Katherine Stewart has an op-ed column in the New York Times about the Supreme Court’s ruling in Greece v Galloway in which she identifies the Christian right’s long-term strategy with that and similar cases. I think her analysis is accurate, if a bit incomplete.
To understand why the case’s backers were so cock-a-hoop, you must first know something about the long game being played by the religious right. The goal is to get back to a “soft” establishment of religion in America — that is, a system in which formal guarantees of religious freedom and the official separation of church and state remain in place, but one religion is informally or implicitly acknowledged as the “approved” religion of the majority and a legitimate basis for public policy.

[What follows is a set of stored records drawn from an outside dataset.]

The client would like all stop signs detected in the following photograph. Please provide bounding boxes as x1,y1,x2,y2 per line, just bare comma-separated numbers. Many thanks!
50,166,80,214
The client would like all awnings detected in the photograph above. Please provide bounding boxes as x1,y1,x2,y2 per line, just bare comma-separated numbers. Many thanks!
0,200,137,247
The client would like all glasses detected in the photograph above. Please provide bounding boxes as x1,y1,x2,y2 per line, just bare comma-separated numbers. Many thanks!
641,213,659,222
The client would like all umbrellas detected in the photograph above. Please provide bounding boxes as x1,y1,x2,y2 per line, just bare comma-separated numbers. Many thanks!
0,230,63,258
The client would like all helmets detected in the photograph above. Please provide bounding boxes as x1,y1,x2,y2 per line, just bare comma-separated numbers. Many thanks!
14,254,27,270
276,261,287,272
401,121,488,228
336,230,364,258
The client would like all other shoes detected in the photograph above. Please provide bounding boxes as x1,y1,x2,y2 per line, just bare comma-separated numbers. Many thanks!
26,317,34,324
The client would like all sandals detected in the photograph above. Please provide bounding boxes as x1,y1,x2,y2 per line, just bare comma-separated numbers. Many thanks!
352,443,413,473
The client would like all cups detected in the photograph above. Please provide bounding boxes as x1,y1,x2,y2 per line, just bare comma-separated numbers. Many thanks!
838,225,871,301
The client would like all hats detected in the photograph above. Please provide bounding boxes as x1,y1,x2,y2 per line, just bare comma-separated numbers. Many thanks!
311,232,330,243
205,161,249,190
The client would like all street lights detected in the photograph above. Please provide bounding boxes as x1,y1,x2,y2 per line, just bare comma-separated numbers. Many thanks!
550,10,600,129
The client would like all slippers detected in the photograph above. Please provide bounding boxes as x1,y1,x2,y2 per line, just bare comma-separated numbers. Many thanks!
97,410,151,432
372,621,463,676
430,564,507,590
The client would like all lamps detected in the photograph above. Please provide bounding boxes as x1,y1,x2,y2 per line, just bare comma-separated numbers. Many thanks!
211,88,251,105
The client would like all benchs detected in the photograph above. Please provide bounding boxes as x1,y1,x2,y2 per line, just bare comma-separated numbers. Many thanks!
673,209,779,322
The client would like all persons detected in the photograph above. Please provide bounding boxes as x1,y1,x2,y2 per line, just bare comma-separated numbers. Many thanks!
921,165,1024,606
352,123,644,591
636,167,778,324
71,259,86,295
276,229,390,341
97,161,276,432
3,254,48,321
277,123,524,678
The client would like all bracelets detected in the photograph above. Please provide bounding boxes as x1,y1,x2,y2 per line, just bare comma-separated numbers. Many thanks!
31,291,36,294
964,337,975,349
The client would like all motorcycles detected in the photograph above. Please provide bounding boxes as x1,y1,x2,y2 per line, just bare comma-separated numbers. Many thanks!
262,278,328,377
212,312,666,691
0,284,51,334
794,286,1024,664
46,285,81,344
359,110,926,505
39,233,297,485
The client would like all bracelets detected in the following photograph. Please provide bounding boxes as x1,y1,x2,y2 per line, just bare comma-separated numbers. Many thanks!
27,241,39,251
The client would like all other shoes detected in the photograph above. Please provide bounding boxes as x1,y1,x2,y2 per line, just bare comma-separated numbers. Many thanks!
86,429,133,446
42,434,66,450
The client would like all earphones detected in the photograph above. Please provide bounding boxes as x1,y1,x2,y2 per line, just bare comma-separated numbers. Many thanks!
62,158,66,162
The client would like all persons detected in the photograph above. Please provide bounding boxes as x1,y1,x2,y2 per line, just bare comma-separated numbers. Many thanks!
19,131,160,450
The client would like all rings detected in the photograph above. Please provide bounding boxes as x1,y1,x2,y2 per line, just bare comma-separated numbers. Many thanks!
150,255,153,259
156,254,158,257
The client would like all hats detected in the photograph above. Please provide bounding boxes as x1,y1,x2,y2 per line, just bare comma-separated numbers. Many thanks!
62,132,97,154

This was more or less the situation in the United States during the first half of the 19th century. In 1811, the New York Supreme Court upheld a conviction for blasphemy (the archetypal union of church and state) on the grounds that the state had an interest in punishing offenses to the religious sensibilities of the Protestant majority. Back then, nativist Protestants imposed their version of the Bible in public schools, while Catholics rioted in protest and placed their children in parochial schools.
Through the 19th and 20th centuries, however, the judicial thinking on church-state issues evolved, and the “soft” establishment became much harder to justify. The United States Supreme Court introduced the “Lemon test,” for example. Named for a 1971 case the court heard, this required that legislation concerning religion should not result in “excessive government entanglement” with religious affairs. The Supreme Court also increasingly took the view that government should abstain from any activity wherein a reasonable observer might perceive it to be endorsing religion.
Today, groups like the A.D.F. — which also represents Conestoga Wood Specialties Corporation in its challenge to the contraception mandate in the Affordable Care Act — are deeply unhappy with the reigning jurisprudence on church-state separation. It would seem that they wish to undermine the Lemon test, which they consider “burdensome,” as a staging post to restoring a soft establishment of Christianity in the United States. This is where Greece v. Galloway comes in.
I think this is true, though I would add that there are many among the Christian right that want an establishment that is not nearly so soft. The “mainstream” Christian right includes unabashed theocratic dominionists like Bryan Fischer, who claims that only Christianity is protected by the First Amendment. Like the rest of the conservative movement, the Christian right has been driven even further to the right in recent years. This is almost certainly the result of their justifiable fear that they are losing their grip on society as LGBT people gain greater equality.